A Line to Cross, A Voice to Follow is a site-specific performance activating a real GPS segment of 17 meters, corresponding to a border crossing I made on foot between Albania and Greece, at dawn on June 13, 2022.
A synthetic voice reads the exact coordinates of this path. At 2 minutes and 18 seconds, the voice speaks the exact location where I crossed the border:
lat="40.6231940" lon="21.0560680"
At that precise moment, I physically cross a red line traced on the ground.
It is not a line to follow.
It is a line to cross — at the right time.
Extract of the GPS segment recorded at the Albania–Greece border crossing (June 13, 2022 – 05:49 UTC)
The performance lasts 5 minutes and 53 seconds.
I walk slowly and steadily, carrying the same staff that accompanied me from Paris to Mardin during my 5232 km journey (Ex-tracés), a long-distance performance retracing in reverse the Balkan route taken by many refugees. That project — crossing 11 countries and inscribing 160 Braille excerpts from the Geneva Convention — serves as the broader matrix from which A Line to Cross, A Voice to Follow emerges: a fragment reactivated, concentrated, and localized in one specific crossing point.
A synthetic voice (Melina) plays from my smartphone, reading the GPS coordinates in Greek.
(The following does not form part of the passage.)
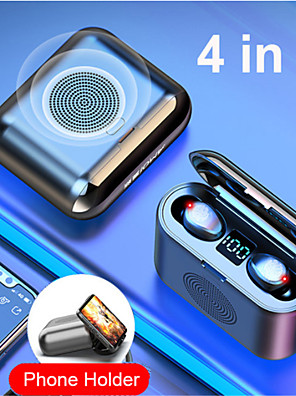 cheap Wireless Chargers-New True Wireless Bluetooth Earphone and Speaker 2 in 1 HD Stereo Wireless Headphones Mini Earbuds Bass Headset with 2000mAh Bin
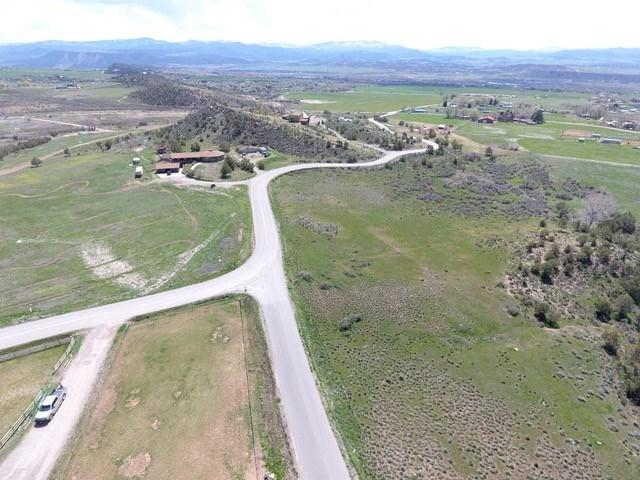 TBD Rainbow Drive Lot 14, Silt, CO 81652 (MLS #20192354) :: The Grand Junction Group with Keller Williams Colorado West LLC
The sound is amplified via a portable speaker worn on my body.
A red line is drawn on the floor, corresponding to the real-world frontier.
My aim is to cross that line exactly when the voice reads the border point — not before, not after.
The action is simple. The tension lies in synchronization — between voice and step, code and skin, timing and presence.
Depending on the space (indoor or outdoor), the GPS trace may also be projected, echoing the voice visually in the environment.
Aerial view of the border zone between Albania and Greece. The red line traces the actual crossing route.
Because some borders are silent. Others scream.
This performance is an attempt to make audible, visible, and walkable what usually remains abstract — a crossing point, a legal threshold, a digital trace.
It is also a fragile choreography of precision:
to walk in sync with data — and to confront the gap between those who cross freely, and those who cannot.
I believe that a line is not always a limit.
Sometimes, it’s a question. Sometimes, a wound.
Sometimes, a possibility to meet — at the edge of what separates.